Friday, June 4, 2010

On reading The Road

As you may already suspect, I am a voracious reader. I devour books with the fervour of a fat masterchef. What I don't do often enough is let them settle when I'm done. Digest. I scoff them down one after the other without thought for indigestion.



After having Cormac McCarthy's The Road staring at me from the bookcase (pantry) for over a year I finally took it from the shelf and read it. I'd heard all the talk about how horrifyingly bleak it was, but had (& have) not seen the film, so I came to it with a fresh palette so to speak.

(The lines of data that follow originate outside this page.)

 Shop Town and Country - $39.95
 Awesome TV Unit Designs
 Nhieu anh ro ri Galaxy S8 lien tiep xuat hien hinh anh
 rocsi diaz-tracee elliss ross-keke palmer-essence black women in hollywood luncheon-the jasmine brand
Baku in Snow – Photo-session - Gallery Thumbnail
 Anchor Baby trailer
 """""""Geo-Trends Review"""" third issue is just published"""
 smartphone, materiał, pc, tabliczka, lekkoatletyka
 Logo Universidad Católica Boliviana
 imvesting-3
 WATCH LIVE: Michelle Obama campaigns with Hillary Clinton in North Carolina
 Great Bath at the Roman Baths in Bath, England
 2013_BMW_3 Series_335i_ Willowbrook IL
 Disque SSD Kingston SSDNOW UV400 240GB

I read The Road in 3 days, beginning it on the train to the
Emerging Writers Festival (which I'll blog about later). The writing style is plain and honest. The structure leads you into the story one paragraph at a time and keeps you reading. There are no chapters. The writer's use of "the man" and "the boy" is clever. By not assigning names and therefore fixed identities to these characters he has made them "every man" and "every boy"; representative of humankind.

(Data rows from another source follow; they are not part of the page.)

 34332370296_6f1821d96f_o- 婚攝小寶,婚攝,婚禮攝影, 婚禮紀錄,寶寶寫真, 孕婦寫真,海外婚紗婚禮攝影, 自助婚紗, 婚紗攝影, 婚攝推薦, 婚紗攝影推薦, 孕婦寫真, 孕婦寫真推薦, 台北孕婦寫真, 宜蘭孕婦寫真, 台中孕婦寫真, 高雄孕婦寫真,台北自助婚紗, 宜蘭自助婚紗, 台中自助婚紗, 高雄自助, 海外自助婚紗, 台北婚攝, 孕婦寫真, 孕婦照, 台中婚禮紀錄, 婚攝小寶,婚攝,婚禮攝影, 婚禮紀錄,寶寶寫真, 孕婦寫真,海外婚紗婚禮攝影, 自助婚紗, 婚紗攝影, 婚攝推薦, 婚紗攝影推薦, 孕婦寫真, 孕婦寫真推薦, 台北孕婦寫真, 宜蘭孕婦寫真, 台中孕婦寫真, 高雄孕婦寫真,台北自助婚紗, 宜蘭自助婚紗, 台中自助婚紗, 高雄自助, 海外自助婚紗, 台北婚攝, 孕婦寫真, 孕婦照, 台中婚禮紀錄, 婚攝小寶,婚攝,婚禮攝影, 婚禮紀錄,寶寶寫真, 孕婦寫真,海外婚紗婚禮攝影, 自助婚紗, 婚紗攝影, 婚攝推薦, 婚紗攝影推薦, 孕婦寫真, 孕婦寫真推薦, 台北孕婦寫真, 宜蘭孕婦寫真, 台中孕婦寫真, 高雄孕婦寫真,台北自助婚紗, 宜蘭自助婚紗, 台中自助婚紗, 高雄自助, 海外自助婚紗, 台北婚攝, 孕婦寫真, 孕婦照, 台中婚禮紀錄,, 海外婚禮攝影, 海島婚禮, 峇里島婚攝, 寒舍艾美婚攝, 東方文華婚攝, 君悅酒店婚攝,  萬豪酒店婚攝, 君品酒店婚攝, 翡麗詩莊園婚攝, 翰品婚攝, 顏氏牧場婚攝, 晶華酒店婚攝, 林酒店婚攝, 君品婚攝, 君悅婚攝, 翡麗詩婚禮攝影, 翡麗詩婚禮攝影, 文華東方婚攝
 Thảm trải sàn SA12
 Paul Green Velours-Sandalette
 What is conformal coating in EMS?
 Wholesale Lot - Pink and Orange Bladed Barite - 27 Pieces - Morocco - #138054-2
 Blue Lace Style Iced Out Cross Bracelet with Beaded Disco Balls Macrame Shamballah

The boy's constant need to be reasured that they are the "good guys" is understandable given his child's perspective. To survive in the face of such widespread devastation; the total breakdown of society, is a difficult, seemingly impossible, thing to do. In order to do it, lines must be crossed. There is no room for regret, for weighing the right and the wrong of a thing; action (& sometimes inaction) is primal; instinctive.

What sustains "the man" is not the food they manage to find along the road, nor is it the gun he carries. What sustains him, what motivates him to keep going, is his love for "the boy". Though he is forced to face the very vilest parts of mankind, both within himself and in other people, it is humanity - the goodness of it - that makes survival possible. The human spirit needs a reason to fight; needs something worth fighting for. Without it, why would we bother, when it's much easier to give up.

When I'd finished reading
The Road I chose another book from the shelf, but I found I didn't want to start it just yet. If we don't ever allow ourselves to feel hungry, how can we ever fully appreciate what we eat.

I have found that The Road is a meal best digested slowly; thoughtfully.